And far fewer than 1% of musicians are ever recorded. For which relief we should be duly grateful. Consider your typical elementary school talent show, if you doubt me on this one.

(Are you done wincing yet? OK, I'll go on...)

Only the top 1% of actors get any significant amount of work. The rest are waiters. Or carpenters. Or house-cleaners. Or...

In my own industry (software), there are solid studies showing that productivity and quality varies by two orders of magnitude between the best and worst professional programmers. (Yes, that really does mean a 100-times difference between best and worst -- not 100%, 100X!) And that doesn't count amateurs and students! But with the exception of the occasional winner at the "startup company casino" we don't see the top 1% of programmers making the majority of the money... unless, of course, we count all the people who program on the side while doing something else for a living.

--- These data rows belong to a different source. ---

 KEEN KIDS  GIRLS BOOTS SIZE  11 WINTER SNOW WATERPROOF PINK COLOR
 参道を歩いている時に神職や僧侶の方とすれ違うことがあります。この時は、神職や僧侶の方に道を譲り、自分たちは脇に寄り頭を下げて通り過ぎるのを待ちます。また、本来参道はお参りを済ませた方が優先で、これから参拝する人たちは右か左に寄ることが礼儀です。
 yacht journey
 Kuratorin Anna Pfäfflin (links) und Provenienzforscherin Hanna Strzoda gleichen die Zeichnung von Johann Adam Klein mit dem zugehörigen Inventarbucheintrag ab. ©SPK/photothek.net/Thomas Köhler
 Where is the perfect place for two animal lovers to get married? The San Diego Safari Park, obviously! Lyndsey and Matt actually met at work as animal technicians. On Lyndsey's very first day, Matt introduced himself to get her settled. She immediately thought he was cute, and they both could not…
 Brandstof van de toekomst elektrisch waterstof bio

In which case, we can say with some confidence that the top 10% of programmers make 99% of the (programming) money. Is that a problem?

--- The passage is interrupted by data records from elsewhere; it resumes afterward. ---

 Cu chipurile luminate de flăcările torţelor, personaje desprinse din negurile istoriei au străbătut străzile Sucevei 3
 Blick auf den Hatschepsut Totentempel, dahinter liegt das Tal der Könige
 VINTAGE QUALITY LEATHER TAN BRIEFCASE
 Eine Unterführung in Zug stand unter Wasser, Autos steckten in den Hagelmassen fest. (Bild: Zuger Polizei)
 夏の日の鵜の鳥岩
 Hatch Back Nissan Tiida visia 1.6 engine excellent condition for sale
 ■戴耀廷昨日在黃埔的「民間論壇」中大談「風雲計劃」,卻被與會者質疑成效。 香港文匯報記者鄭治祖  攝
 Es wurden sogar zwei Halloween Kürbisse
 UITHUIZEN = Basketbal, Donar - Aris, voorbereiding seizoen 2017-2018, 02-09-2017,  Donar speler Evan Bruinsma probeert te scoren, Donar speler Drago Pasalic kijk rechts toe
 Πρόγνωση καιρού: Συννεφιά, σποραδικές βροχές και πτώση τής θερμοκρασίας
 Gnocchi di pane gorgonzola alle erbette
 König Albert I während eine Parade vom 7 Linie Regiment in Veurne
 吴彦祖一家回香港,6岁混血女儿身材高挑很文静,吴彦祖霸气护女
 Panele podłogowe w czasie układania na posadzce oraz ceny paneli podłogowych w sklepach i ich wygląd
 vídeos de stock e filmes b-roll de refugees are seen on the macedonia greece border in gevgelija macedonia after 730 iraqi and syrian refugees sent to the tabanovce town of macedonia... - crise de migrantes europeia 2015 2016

I assert that the prior examples are essentially similar to the programming example. I see no reason to believe that the distribution of income represents a significant problem.

My response to "How can we not wish for more individual voices to be allowed a moment in the sun, maybe even enough moments to grow into something fulfilling and worthwhile." is this: They can certainly write as much as they like. They can put their writing up on the Web; they can join writer's groups and get critiqued; they can pay to have their work printed at a vanity publisher. They can even submit to magazines, book publishers, etc., and be published in their turn if they are good enough (and, I suppose, lucky enough). But why should they have any call on my (or anyone's) tax dollars? Should we subsidize starving musicians? Football players? Basket-weavers? Investment bankers? Where does it stop?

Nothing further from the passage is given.